This interview originally appeared in The Daily Beast, February 4, 2014.

Inside the Strange, Obsessive Mind of True Detective’s Nic Pizzolatto

Nic Pizzolatto was a college writing professor who’d never penned a TV script. Now, as the creator of HBO’s revolutionary True Detective, he’s the hottest showrunner in Hollywood.

Four years ago, Nic Pizzolatto was a college writing professor with one little-known collection of short stories to his name. He’d never written a single TV script. Now, as the creator of HBO’s True Detective, he’s the hottest new showrunner in Hollywood.

How did he do it?

When I meet Pizzolatto one recent Wednesday afternoon at a quiet Italian restaurant in Malibu, that’s the mystery I’m hoping to solve.

In my opinion, True Detective—the story of a pair of retired Louisiana cops and the sinister murder investigation that forever changed their lives—is not only one of the most riveting and provocative series I’ve seen in the last few years. It’s one of the most riveting and provocative series I’ve ever seen. Period. The acting is brilliant. The plot is addictive. The allusions are rich. The philosophy is mind-bending.

And the auteur-anthology format—one writer, one director, two movie stars, and one story per season, with a beginning, middle, and end—could be revolutionary. As I wrote last month, “not every narrative is best created by committee or best told as an open-ended epic. … For a certain kind of plot-centric series, the True Detective model could alleviate some of television’s muddling structural issues and liberate showrunners to take full advantage of the medium’s greatest asset: time. Some characters deserve eight hours on screen. In a theater, you can’t do that. On TV, you can.”

Despite being a relatively recent California transplant—he moved west in 2010—Pizzolatto, 38, looks more camera-ready than most TV writers. Grey leather jacket. Black unbuttoned henley. White undershirt. Aviators. Careful stubble. He resembles celebrity chef Rocco Di Spirito, or perhaps Tom Ford in landscape mode.

He orders the whole branzino. I get the linguine vongole con bottarga. After exchanging a few pleasantries about the weather and our respective journeys to Malibu, we finally get down to business. For the next two hours, Pizzolatto reveals the secrets of his creative process—and tells me what to expect from future episodes (and seasons) of True Detective.

Let’s start with Matthew McConaughey. As Rust Cohle, McConaughey gives what I consider the best performance of his career.

------------------------------------

### What you have to do
From the True Detective interview, please list every part of the series that gets a one-word verdict in the run of short sentences beginning "The acting is brilliant," together with that verdict.

### Records shown
------------------------------------

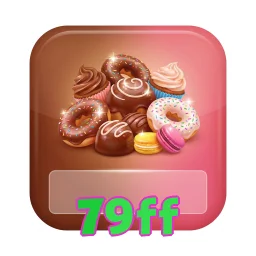 79ff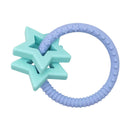 Jellystone Designs Star Teether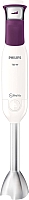 Блендер погружной Philips HR2645/70 -
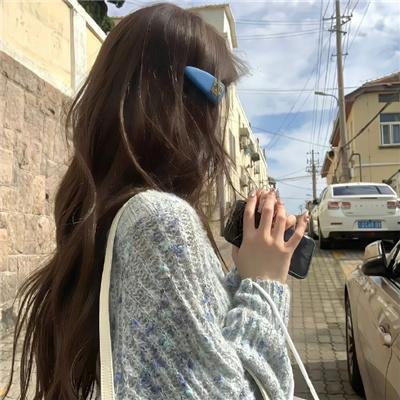 初入职场的我们·法医季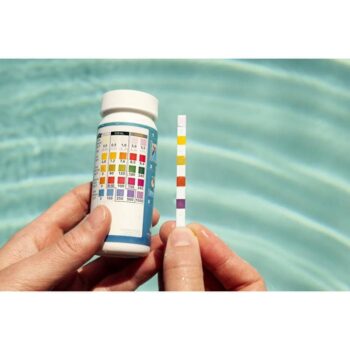 ASTRALPOOL Pooltesters BLUE CKECK – Bild 8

------------------------------------

### Output of the exercise
Acting: brilliant
Plot: addictive
Allusions: rich
Philosophy: mind-bending